Aprovechando el tiempo cuaresmal, vamos a darnos una vuelta entre palcos y sillas, para comprobar cómo, allá por tiempos pasados, vivía la ciudad eso de colocar asientos para ver las cofradías; pero para variar, vamos a lo que vamos.


Desde sus antiguos orígenes, las cofradías de penitencia sevillanas realizaban estación de penitencia a los principales templos de la ciudad, como el Salvador o a lugares fuera de las propias murallas, como el conocido Humilladero de la Cruz del Campo, por poner algún ejemplo; sin embargo, en 1604, el Cardenal Niño de Guevara ordenará a las hermandades realizar estación únicamente a la catedral y dentro de unos horarios concretos; pretendiendo controlar los itinerarios y evitar abusos instaurará el llamado Cabildo de Toma de Horas, celebrándose en principio el Martes Santo en la Capilla de las Doncellas de la catedral, para luego, paulatinamente, ir pasando al Sábado de Pasión y, por último al domingo previo al Domingo de Pasión. 

El hecho de acudir a la catedral hará que la mayoría de cofradías opte por pasar por los lugares ceremoniales de la ciudad, de ahí que la Plaza de San Francisco y la entonces llamada como calle Génova (ahora Avenida de la Constitución) tomaran especial protagonismo, sin olvidar la calle Sierpes, lo que hará que, en 1777, siguiendo el dictado del monarca Carlos III, se instale una especie tribunal en la confluencia de esta calle con la de Cerrajería, en lo que será el antecedente del "palquillo" (llamado por los cofrades clásicos "patíbulo") que a la postre terminará por colocarse en la plaza de la Campana en la Semana Santa de 1917 y configurará el modelo de Carrera Oficial que, salvo leves cambios, ha llegado hasta nosotros.
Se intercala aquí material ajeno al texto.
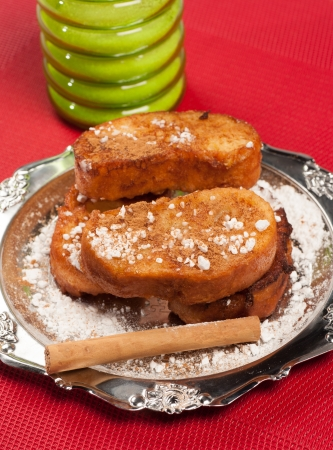cinammon: A portion of traditional  Spanish torrijas, sweet fried bread slices scented with cinammon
A todo esto, durante la segunda mitad del siglo XIX las autoridades locales comenzarán a comprobar cómo la Semana Santa podía ser fuente de ingresos para la ciudad, sobre todo por la atracción que tal festividad generaba en un más que incipiente trasiego de viajeros de otros países, deseosos de encontrar elementos pintorescos o exóticos en una celebración religiosa que se vivía con especial intensidad en Sevilla y que, poco a poco, había sustituido a la procesión del Corpus como fiesta mayor. Así, en 1865 el alcalde García de Vinuesa ordenará que se coloquen sillas en la zona de la fachada del Ayuntamiento que daba a la Plaza de San Francisco, al precio de 4 reales, para que así el público pudiera presenciar los cortejos penitenciales con más comodidad. 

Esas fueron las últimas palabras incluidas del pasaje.